The National Law School of India Review is proud to announce NLSIR Online’s first Book Symposium. In a series of NLSIR Online posts over the upcoming weeks, constitutional law experts from across the globe will engage with Professor Richard Albert’s (William Stamps Farish Professor in Law, Professor of Government, and Director of Constitutional Studies – University of Texas) latest book, Constitutional Amendments: Making, Breaking, and Changing Constitutions (Oxford University Press 2019), through book reviews.
The significance of a discussion on Professor Albert’s book is reflected by this sentence in the book — “[a] constitution and rules for its amendment are like lock and key: one can hardly work without the other”. Striking an appropriate balance between the two is particularly important in India, where constitutional amendments made by the legislature are increasingly testing the limits of legal constraints on such amendments. Constitutional Amendments: Making, Breaking, and Changing Constitutions is a guide for democracies around the world on the manner of drafting, adopting and implementing constitutional amendments. The Symposium will see constitutional experts revisit classic and contemporary questions on constitutional amendments, transformative constitutionalism, and legal continuity, among others, as they analyse popular trends as well as regional experiences of constitutional law making. At its heart, the Symposium is a series of intellectual exchanges amongst international experts committed to strengthening democracies around the world.
The Symposium will commence with an Introductory Note by Professor Albert. This will be followed by five book reviews. In the first review, Professor Milton César Jiménez Ramírez (Research Professor in Public Law, Universidad de Caldas, Colombia) asks a fundamental question on constitutionalism — ‘to whom does the constitution belong’? Professor Ramírez asserts that as citizens, we are on the cusp of an opportunity to build better democracies; ones capable of carrying out and respecting the constitution, ones that transform the myth of sovereignty into concrete opportunities for citizen decision-making. Ms Kritika Vohra (Bob Hepple Equality Law Fellow – Equal Rights Trust; Graduate – Harvard Law School and WBNUJS) extends this inquiry to ask whether profitable alternatives exist to judicial review of constitutional amendments, since the latter is often characterised by a democratic deficit. Next, Mr Simon Drugda (Ph.D. Candidate, University of Copenhagen, Denmark) highlights important concerns of constitutionalism in a digital era, focusing his inquiry on how the digital age will change the way we read and understand constitutions.

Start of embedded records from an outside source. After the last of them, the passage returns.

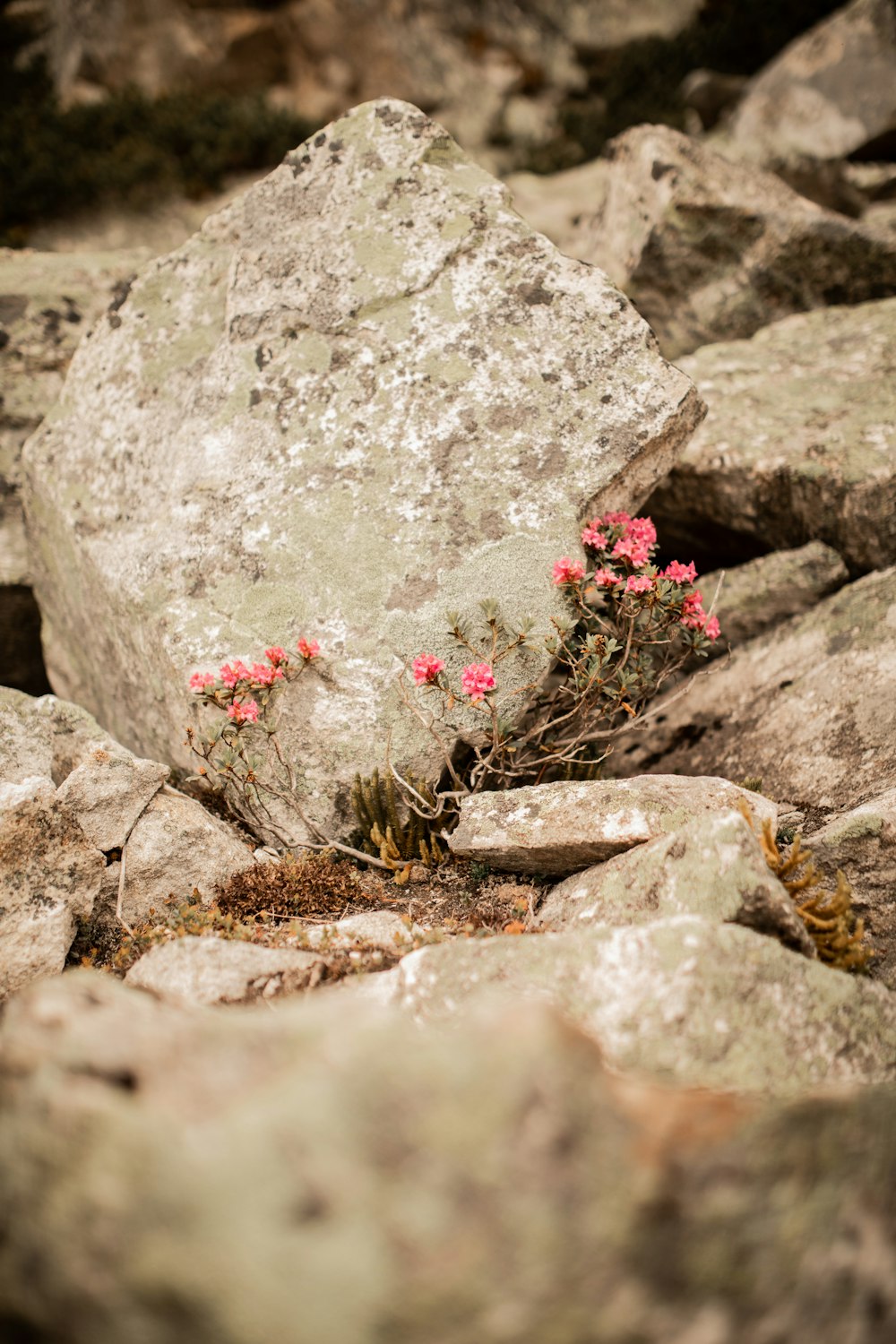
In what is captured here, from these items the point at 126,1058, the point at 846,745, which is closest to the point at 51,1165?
the point at 126,1058

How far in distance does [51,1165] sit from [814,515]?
238 inches

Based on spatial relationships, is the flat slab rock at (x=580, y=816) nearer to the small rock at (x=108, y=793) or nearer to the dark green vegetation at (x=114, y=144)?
the small rock at (x=108, y=793)

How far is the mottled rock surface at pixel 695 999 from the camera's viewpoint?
109 inches

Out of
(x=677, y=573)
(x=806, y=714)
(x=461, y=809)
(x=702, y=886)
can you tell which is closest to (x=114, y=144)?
(x=677, y=573)

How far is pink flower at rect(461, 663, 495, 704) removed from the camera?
4547mm

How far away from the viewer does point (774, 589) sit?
6184mm

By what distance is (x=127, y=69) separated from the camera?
13.2m

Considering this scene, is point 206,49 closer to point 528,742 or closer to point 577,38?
point 577,38

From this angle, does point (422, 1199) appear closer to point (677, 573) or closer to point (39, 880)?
point (39, 880)

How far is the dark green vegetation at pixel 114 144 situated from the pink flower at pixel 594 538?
33.5 feet

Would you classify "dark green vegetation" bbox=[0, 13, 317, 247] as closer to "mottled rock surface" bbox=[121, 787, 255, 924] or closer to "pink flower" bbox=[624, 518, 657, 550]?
Answer: "mottled rock surface" bbox=[121, 787, 255, 924]

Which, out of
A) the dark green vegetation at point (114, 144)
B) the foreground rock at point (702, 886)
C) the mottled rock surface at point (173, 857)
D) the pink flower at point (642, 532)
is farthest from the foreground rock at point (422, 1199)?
the dark green vegetation at point (114, 144)

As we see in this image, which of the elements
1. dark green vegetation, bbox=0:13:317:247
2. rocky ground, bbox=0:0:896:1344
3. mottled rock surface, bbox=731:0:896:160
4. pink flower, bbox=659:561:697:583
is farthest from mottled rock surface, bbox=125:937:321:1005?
mottled rock surface, bbox=731:0:896:160

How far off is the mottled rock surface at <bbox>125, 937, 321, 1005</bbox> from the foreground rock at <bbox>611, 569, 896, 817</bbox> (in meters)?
2.67
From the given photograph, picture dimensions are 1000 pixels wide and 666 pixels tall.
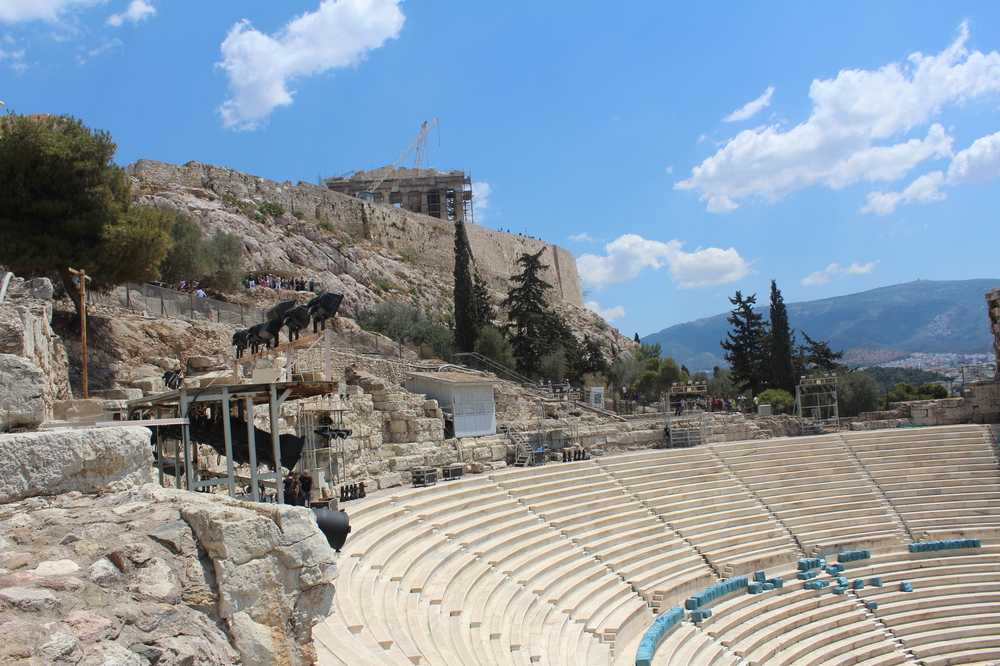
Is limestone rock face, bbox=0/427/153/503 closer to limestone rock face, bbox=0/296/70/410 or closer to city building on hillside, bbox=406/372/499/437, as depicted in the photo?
limestone rock face, bbox=0/296/70/410

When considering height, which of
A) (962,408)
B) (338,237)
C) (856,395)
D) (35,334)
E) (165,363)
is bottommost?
(962,408)

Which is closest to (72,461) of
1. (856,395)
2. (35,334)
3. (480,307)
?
(35,334)

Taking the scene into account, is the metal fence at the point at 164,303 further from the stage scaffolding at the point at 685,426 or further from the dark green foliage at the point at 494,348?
the stage scaffolding at the point at 685,426

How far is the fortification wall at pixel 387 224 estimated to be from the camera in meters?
37.0

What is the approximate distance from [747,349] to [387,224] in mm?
27622

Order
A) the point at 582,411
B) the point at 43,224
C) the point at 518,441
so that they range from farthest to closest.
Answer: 1. the point at 582,411
2. the point at 518,441
3. the point at 43,224

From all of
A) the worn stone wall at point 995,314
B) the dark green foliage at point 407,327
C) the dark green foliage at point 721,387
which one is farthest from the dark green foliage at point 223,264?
the worn stone wall at point 995,314

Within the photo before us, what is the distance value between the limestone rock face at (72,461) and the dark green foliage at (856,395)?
112 ft

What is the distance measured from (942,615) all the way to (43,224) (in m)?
21.3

Our next reviewer, Ms M. Paz Avila (Ph.D. candidate, University of Texas, Austin), probes the distinction introduced by Prof. Albert between a constitutional amendment and a constitutional dismemberment. What is pressing about Avila’s question is her challenge to scholars to explain the significance of maintaining legal continuity — or breaking it — when making a transformative constitutional change. In the final review, Professor Malkhaz Nakashidze (Jean Monnet Chair on Democracy, Rule of Law and Human Rights – Batumi Shota Rustaveli State University, Georgia) takes up Ms Avila’s question. He draws from his own jurisdiction, the Republic of Georgia, to argue that the ruling party passed a constitutional dismemberment — not a mere constitutional amendment — when it reformed the constitution this past decade. Professor Nakashidze raises a crucial question for scholars of constitutional change: how do we protect the constitution from its legal but illegitimate replacement? The Symposium will conclude with Professor Richard Albert’s response to the five reviews above.
We hope the contributions and exchanges between these constitutional stalwarts resolve theoretical and practical dilemmas on constitutional amendments, and meaningfully advance Indian legal discourse on the subject.